The costs of implementing and sustaining a trauma and mental health screening tool in a state child welfare system

Rebecca L. Butcher, M. Kay Jankowski, Eric D. Slade - Children and Youth Services Review


Little information is available regarding the financial and non-financial costs of implementing and sustaining universal trauma and mental health screening in state child welfare systems. A cost analysis was conducted as part of a 5-year, federally funded statewide demonstration project to install universal trauma screening in one state’s child welfare system. The project implemented a battery of validated instruments that varied by age of the child (0–18) to measure trauma exposure, post-traumatic symptoms and child well-being. All adjudicated children and youth involved in the state child welfare system are targeted for initial screening within the first 60 days, and then every subsequent 6 months while in care. The cost of administering the screening tool and related post-screening activities was estimated to be $74 per screen in 2016 dollars. Overall, implementation and maintenance costs were estimated at $1213/trained caseworker, including both direct and indirect costs. Costs to sustain screening activity past the grant period were also calculated.
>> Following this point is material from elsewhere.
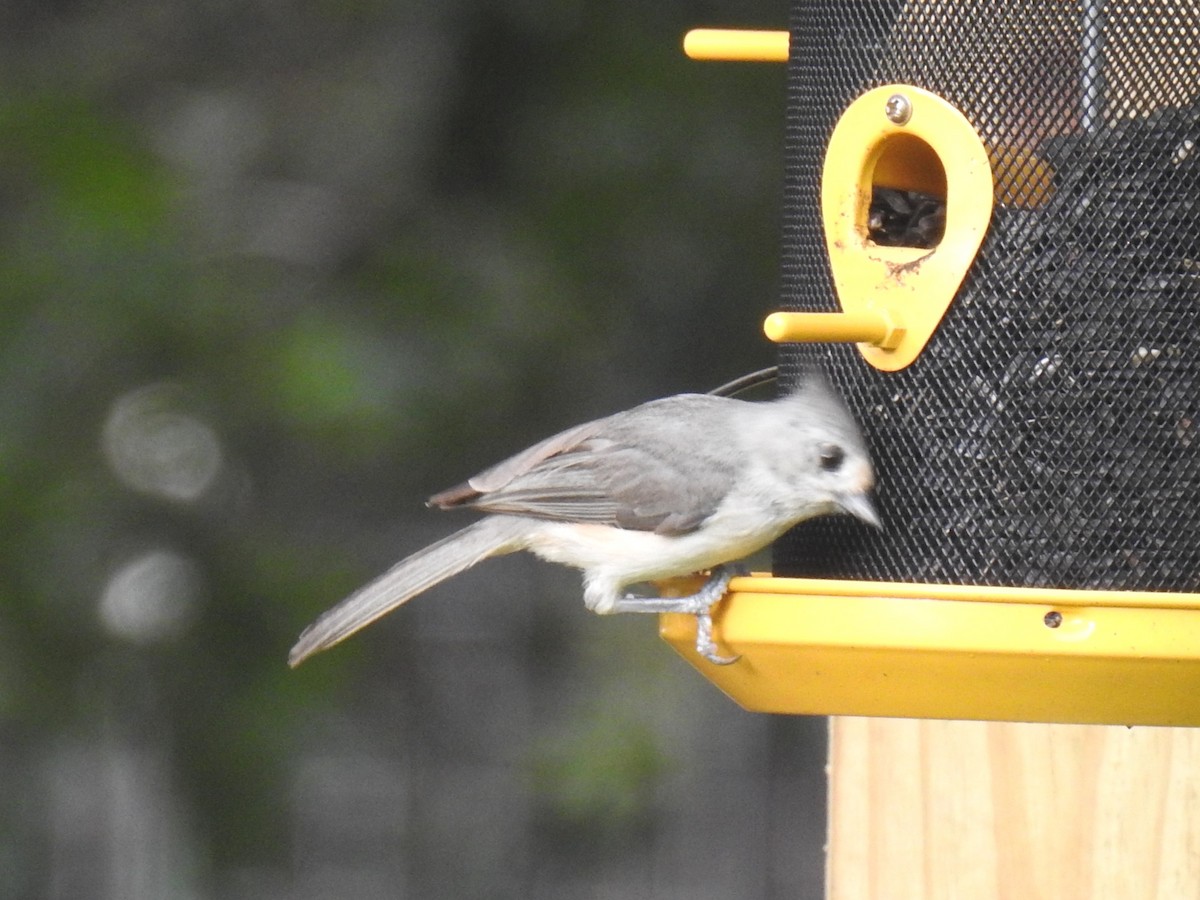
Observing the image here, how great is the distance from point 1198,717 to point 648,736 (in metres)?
3.75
While the grant funding provided more dedicated resources than states may typically have for implementing a new screening initiative, most of the cost-related screening processes reported here, such as planning (e.g., choosing measures, determining workflow) and implementation (workforce training, programming a web-based interface) would be necessary for any state or territory wanting to install universal screening. With growing interest in trauma-informed screening and prevention in child welfare, it is critical to understand and determine the financial costs of screening.